MDEV-13591: InnoDB: Database page corruption on disk or a failed file read and assertion failure

Problem is that page 0 and its possible enrryption information
is not read for undo tablespaces.

fil_crypt_get_latest_key_version(): Do not send event to
encryption threads if event does not yet exists.
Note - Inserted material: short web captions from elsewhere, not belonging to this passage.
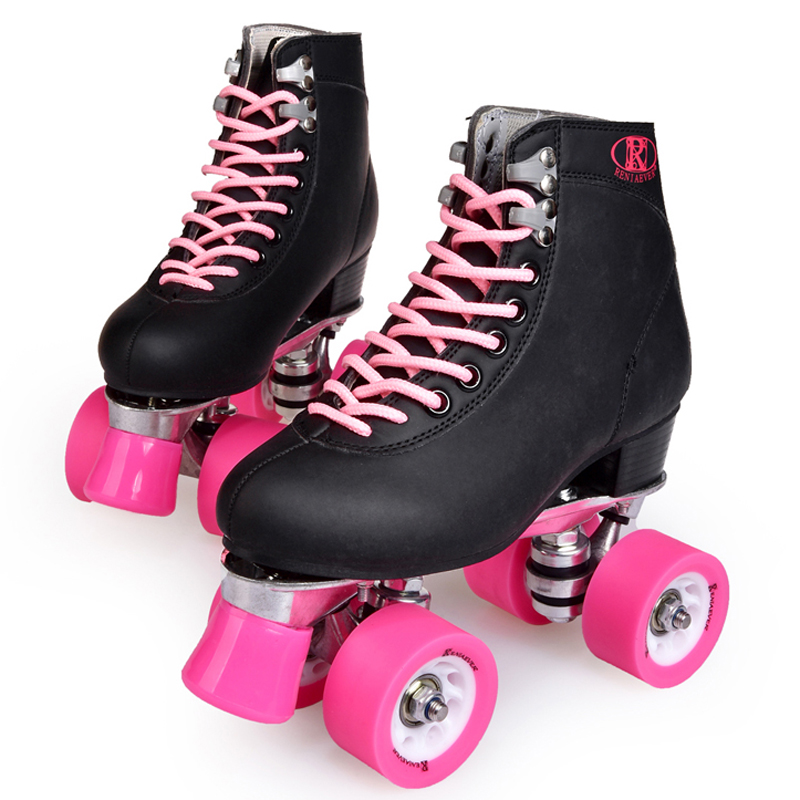 Double row skates, four-wheels adult roller skating rink, metal-soled, black shoes, pink wheel, Street roller skatesDouble row skates, four-wheels adult roller skating rink, metal-soled, black shoes, pink wheel, Street roller skates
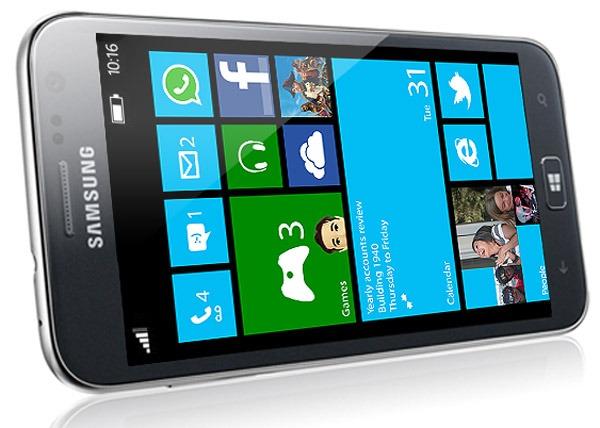 Comienza el lanzamiento del Samsung Ativ S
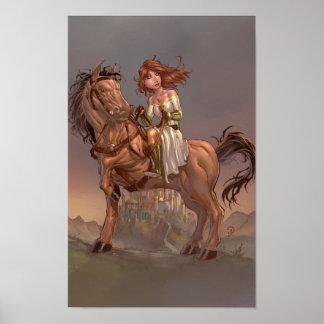 Princesse Evelet Print Poster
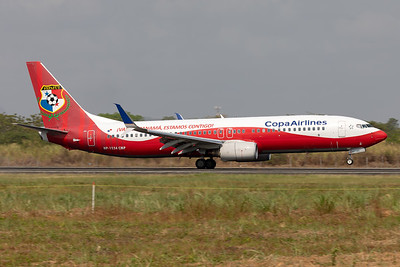 "Copa Airlines | Boeing 737-8V3 | HP-1534CMP | ""Panama National Football Team"" special scheme"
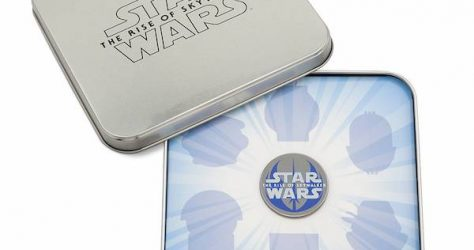 Star Wars The Rise of Skywalker Limited Edition Pin Collector Tin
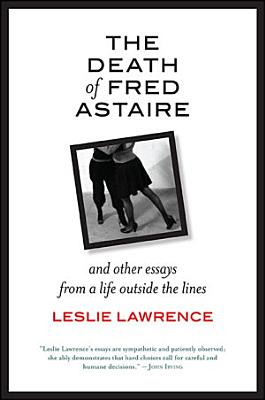 The Death of Fred Astaire PDF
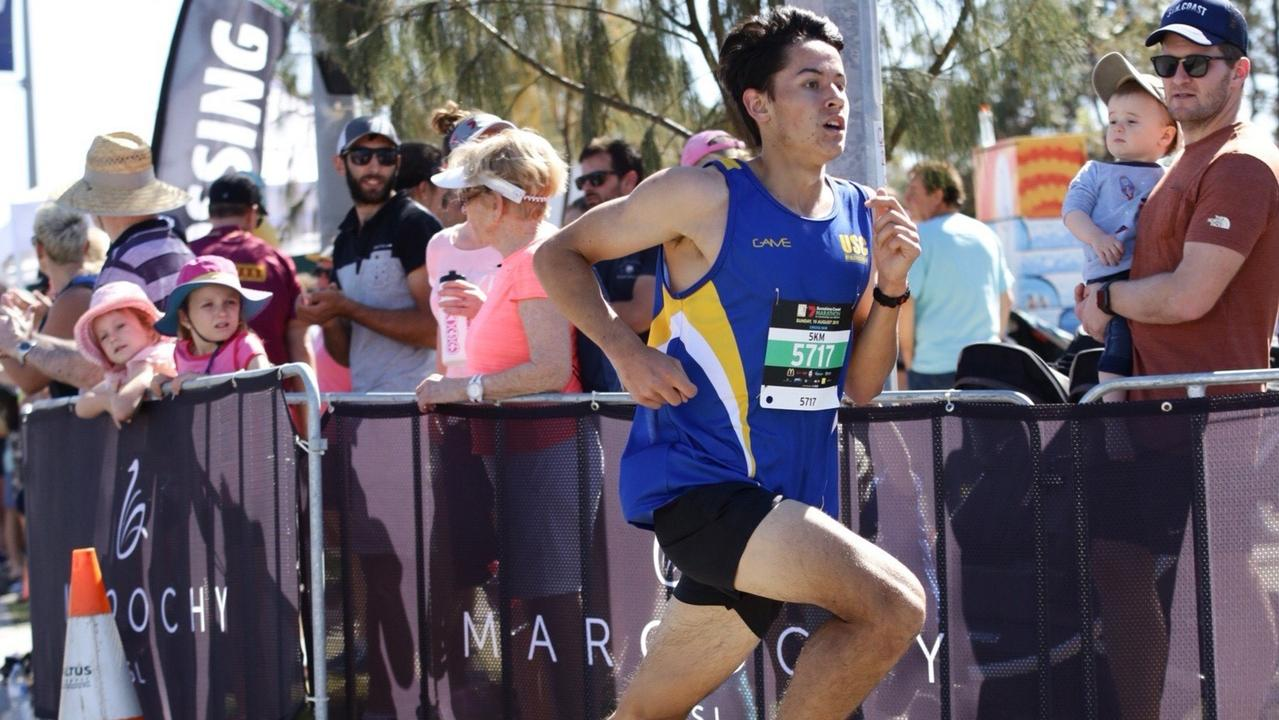 Matthew Rankin in action at the Sunshine Coast Marathon 5km event last year. Picture: Contributed.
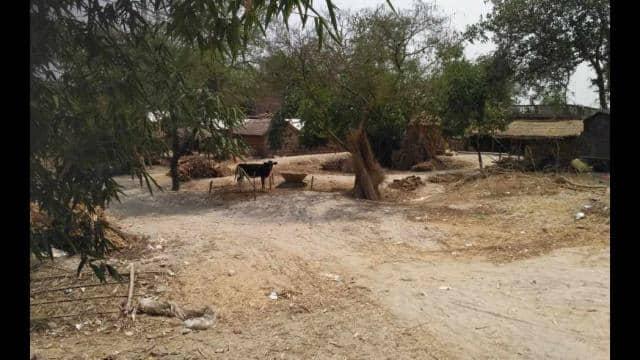 no any basic amenities in villages of pipariya block of lakhisarai district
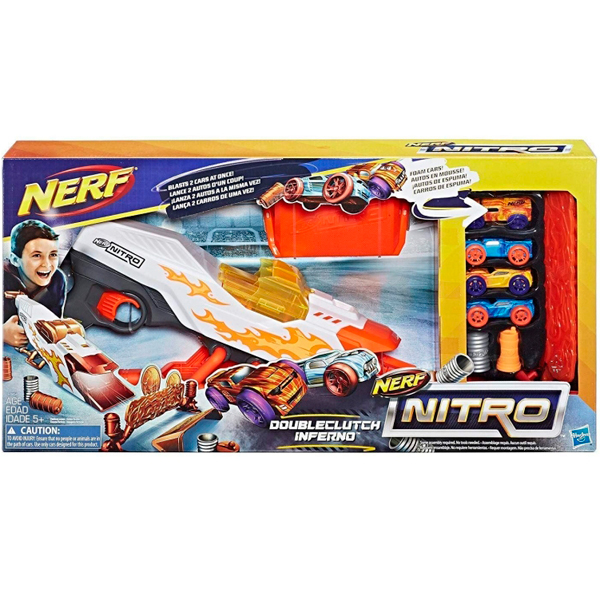 Hasbro Nerf Nitro E0858 Нерф Нитро Даблбрейк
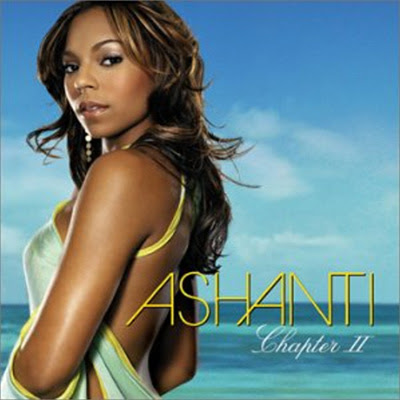 ashanti rain on me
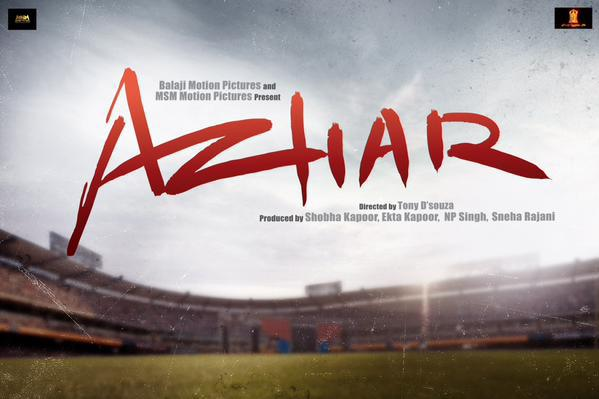Azhar Movie Review Hindi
Seen
on regression testing.

fil_read_first_page: Add new parameter does page belong to
undo tablespace and if it does, we do not read FSP_HEADER.

srv_undo_tablespace_open : Read first page of the tablespace
to get crypt_data if it exists and pass it to fil_space_create.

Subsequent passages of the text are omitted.